PAGE EXCERPT
-------

What do you make of the idea that Mickelson’s gambling is responsible for LIV?

I really don’t know. All I know is, let’s say he lost 100 million bucks. He’s made way in excess of a billion. He got to live, he got to pay taxes. So let’s say he ended up with $600 million out of whatever he made. He lost a hundred. He’s still got $500 million. Being forced to do this deal with LIV, I kind of doubt it. I mean, I’d be surprised if he was, but I don’t know anything about his personal concerns. I couldn’t say whether he did or whether he didn’t.

One thing that is pretty clear about his career is he’s very aggressive when it comes to making money. So he’s worked with a lot of sponsors, things like that. He came out, I don’t know, a couple months ago, and said he was worth almost a billion dollars now. So he must have made a lot of money with LIV. If you come out and make a statement that I’m almost worth a billion dollars, it must be pretty important to him.

When I think of a professional athlete, I think of someone who’s so organized, focused. It’s hard for me to square that perception with someone who’s losing lots of money gambling.

I don’t think you’re wrong about that. I think there’s a lot of people that are exceptions to the rule. He possibly may be one of them.

You’re a basketball fan?

Sure. I’m any kind of sports fan.

In The Last Dance, Jordan’s gambling with the security guard. You just think, how does he do it?

When I was doing sports, I was doing a lot of other things besides that also. Some people can multitask.

Kentucky friends Ray ‘Cabbage’ Coy, Luther James, me, Calvin Hash, Sammy Marrillia and (standing) Luther’s son, Greg, at Luther’s hotel in Indiana.Courtesy of Bill and Susan Walters.

My best interpretation is that for someone like Mickelson or Jordan, maybe for someone like you, there’s a part of the brain that always wants to compete.

I don’t disagree with that, whether it be with selling cars, or whether it be with playing golf, or whether it be with betting on sports. I think probably there’s certain people who have a big competitive streak. I think I was born with my share of it.

I’m paraphrasing, but in the 60 Minutes interview you did in 2011, you say that people on Wall Street have been bigger crooks than people you’ve encountered in the gambling world. And that you believe that federal authorities regulating the industry interpreted that comment as an affront.

-------

DATA PROVIDED
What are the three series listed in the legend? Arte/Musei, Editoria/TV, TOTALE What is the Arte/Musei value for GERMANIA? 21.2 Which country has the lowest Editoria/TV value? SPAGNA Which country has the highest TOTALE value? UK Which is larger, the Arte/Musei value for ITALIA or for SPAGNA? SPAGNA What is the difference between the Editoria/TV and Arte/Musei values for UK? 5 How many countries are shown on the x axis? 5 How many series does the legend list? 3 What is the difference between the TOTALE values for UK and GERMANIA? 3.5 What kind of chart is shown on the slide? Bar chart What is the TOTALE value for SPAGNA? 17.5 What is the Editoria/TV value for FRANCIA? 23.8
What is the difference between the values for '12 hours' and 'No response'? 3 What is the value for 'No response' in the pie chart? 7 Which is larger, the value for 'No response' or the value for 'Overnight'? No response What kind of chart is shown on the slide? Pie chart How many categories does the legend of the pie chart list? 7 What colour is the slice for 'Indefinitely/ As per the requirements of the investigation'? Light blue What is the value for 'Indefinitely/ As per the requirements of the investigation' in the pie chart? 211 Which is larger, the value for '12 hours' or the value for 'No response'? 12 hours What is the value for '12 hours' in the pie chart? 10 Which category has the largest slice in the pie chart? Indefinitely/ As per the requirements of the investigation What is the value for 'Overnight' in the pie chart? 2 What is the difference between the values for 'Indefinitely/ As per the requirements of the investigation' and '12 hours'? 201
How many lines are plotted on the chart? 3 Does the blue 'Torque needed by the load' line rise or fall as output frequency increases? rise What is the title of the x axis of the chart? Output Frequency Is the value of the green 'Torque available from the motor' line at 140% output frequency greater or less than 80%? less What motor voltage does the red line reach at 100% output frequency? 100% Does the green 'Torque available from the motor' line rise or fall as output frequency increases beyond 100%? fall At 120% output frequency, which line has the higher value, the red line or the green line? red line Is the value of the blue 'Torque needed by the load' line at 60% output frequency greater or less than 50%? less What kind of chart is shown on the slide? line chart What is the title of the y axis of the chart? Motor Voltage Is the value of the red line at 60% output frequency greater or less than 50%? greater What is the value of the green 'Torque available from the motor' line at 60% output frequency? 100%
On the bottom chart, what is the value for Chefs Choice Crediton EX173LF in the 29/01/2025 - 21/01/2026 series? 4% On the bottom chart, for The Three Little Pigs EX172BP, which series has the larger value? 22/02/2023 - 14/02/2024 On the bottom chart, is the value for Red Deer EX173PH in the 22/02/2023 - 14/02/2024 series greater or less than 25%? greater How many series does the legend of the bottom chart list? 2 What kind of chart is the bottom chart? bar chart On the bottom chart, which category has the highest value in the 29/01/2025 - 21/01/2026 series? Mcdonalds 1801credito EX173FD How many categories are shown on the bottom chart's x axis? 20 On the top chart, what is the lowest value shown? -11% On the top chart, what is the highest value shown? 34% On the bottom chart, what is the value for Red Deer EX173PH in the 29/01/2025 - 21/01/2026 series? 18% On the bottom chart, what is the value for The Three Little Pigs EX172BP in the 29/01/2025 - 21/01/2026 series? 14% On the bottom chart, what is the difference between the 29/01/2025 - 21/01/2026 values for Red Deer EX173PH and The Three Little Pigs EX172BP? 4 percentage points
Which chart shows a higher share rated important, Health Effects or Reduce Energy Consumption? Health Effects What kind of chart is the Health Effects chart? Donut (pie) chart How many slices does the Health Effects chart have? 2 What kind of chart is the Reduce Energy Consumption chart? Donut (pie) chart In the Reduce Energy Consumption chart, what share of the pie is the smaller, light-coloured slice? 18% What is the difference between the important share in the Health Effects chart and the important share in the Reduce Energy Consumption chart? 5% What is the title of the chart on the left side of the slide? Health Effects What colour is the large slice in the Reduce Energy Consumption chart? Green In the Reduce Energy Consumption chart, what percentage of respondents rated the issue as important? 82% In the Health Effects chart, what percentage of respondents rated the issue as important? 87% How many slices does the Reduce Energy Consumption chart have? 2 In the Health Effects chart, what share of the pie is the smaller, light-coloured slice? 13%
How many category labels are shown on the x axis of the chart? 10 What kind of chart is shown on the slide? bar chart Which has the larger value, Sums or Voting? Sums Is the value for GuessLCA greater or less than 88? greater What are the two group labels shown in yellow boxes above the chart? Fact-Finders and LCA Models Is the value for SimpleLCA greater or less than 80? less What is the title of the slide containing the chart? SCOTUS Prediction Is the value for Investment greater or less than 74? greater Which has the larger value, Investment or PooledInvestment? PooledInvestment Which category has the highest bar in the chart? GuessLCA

-------

TASKS AND EXERCISES
1. In the interview excerpt about Mickelson's gambling, duplicate the passage starting at "One thing that" and ending at "does he do it?".
2. List every person named in the interview excerpt's caption that begins "Kentucky friends."
3. Pick up the interview about Mickelson's gambling after its last sentence and write what comes next.

RESPONSES PER TASK
1.
One thing that is pretty clear about his career is he’s very aggressive when it comes to making money. So he’s worked with a lot of sponsors, things like that. He came out, I don’t know, a couple months ago, and said he was worth almost a billion dollars now. So he must have made a lot of money with LIV. If you come out and make a statement that I’m almost worth a billion dollars, it must be pretty important to him.

When I think of a professional athlete, I think of someone who’s so organized, focused. It’s hard for me to square that perception with someone who’s losing lots of money gambling.

I don’t think you’re wrong about that. I think there’s a lot of people that are exceptions to the rule. He possibly may be one of them.

You’re a basketball fan?

Sure. I’m any kind of sports fan.

In The Last Dance, Jordan’s gambling with the security guard. You just think, how does he do it?

2.
- Ray 'Cabbage' Coy
- Luther James
- Calvin Hash
- Sammy Marrillia
- Greg

3.
I had just lost $12 million in four publicly traded companies, they were all frauds. And the boards of directors look like the social registry of the United States. They were all being covered by the biggest firms on Wall Street, and it was Enron, PurchasePro, Tyco, and WorldCom, and so that was what I was referring to. And I was just in disbelief that this could go on with four companies like this and it could go for as long as it did and people get fleeced like that. So I made that comment.

Wall Street is a million times more difficult than monitoring sports betting, because of the nature of it. You’ve got so many people involved in publicly traded companies, you’ve got accountants, you’ve got boards of directors, there’s just so many people that have access to nonpublic information.

I made lasting friendships in prison. With my pals and former inmates at a 2022 reunion in Puerto Rico: (from left) Pablo Santiago, Ernesto F. Ortiz, me, Antonio Peluzzo, Carlos H. Torres, and Angel Antonio Canchani.Courtesy of Bill and Susan Walters.

Which is more fun, investing or gambling?

Well, they’re both gambling, but betting on ball games is more fun.

Is there a sense of triumph now that you’re on the other side of criminal scrutiny for gambling?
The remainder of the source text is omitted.